Ambos trocaram sorrisos ao se despedirem.
Abner permaneceu parado, observando o carro de Leandro partir.
_ Aaaaaah como eu amo esse homem, meu deus! Como eu amooooo!_ Abner exclamou tomado por uma alegria que transbordava em seu coração.
...
_ Porraaaaa! Que merdaaaaa!
Era possível ouvir os gritos de Júlio pelos corredores da delegacia. O motivo da sua indignação foi ouvir de Rubens que o pedido de trocar a pena de prisão por outra tipo de penalidade foi negado pelo juiz responsável pelo caso.
_ Se controla, Júlio._ Rubens pediu calmo e sério, sentado na cadeira da sala de visitas da delegacia.
_ Me controlar é o cacete. Eu não pago um bom salário pra vocês para que façam um serviço de merda!
_ Júlio, nós estamos fazendo o melhor que podemos.
_ Eu sei que é possível converter a pena em fiança. É simples assim, porra!
_ Não no seu caso. Primeiro você foi acusado pelo Abner por tentativa de assassinato. Na época, nós conseguimos um habeas corpus para que você possa aguardar o julgamento em liberdade. Aí o Abner entrou com um pedido de medida protetiva, era só você cumprir. Mas não, você tinha que se atracar com a bicha. E para piorar, Abner levou o caso á impresa. Nós estamos sendo procurados com frequência por jornalistas, e a maioria sensacionalistas.
_ Não vai me dizer que vocês cometeram a burrice de dar entrevistas?
_ Claro que não! Mas o Abner resolveu pôr a boca no mundo. Ele participou de uma coletiva de imprensa. E concedeu uma entrevista ao JC repórter. O que é ruim para nós, já que esse é o programa de maior audiência do Brasil. Eles vão dedicar um programa inteiro sobre o caso.
_ Que merda! Por que esses holofotes todos em cima de mim? Por que essas porras não falam sobre alguma celebridade?

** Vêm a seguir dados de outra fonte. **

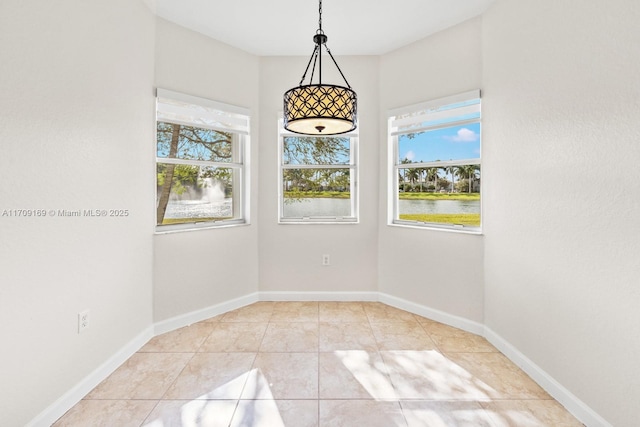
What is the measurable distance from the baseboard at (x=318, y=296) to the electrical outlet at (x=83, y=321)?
1.74 metres

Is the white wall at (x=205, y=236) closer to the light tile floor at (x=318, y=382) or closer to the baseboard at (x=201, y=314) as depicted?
the baseboard at (x=201, y=314)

_ Júlio, você é um dos melhores advogados do país e homossexual assumido. Você sabe que a comunidade LGBTQA+ sempre usou a sua relação com o Leandro como modelo. E você explorou muito isso, mesmo a contra gosto do Leandro. Você sempre gostou de se exibir como o homem que tem um casamento perfeito e a vida perfeita. Esse é o motivo de você está em evidência.

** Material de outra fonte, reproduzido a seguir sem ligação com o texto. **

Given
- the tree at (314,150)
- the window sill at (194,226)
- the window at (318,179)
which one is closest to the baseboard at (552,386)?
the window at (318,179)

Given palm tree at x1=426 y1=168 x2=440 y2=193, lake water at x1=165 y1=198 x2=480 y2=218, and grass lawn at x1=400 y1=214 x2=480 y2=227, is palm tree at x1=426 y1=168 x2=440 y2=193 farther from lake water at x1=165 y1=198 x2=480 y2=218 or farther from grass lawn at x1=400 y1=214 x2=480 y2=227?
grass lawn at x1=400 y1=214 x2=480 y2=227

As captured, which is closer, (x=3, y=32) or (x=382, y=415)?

"Para piorar ainda mais a sua situação, estamos perdendo clientes por conta disso. Nem todos os nossos clientes fazem parte dos nossos esquemas. Nós sempre ocultamos isso dos clientes honestos. Agora muitos deles estão querendo cortar vínculo profissional com a firma, porque não querem estar ligados a um advogado que descumpre a lei.
"Tava tudo tão bem, quando os seus problemas com o Abner não foram levados a público. Mas você tinha que se deixar levar pelo seu ciúme.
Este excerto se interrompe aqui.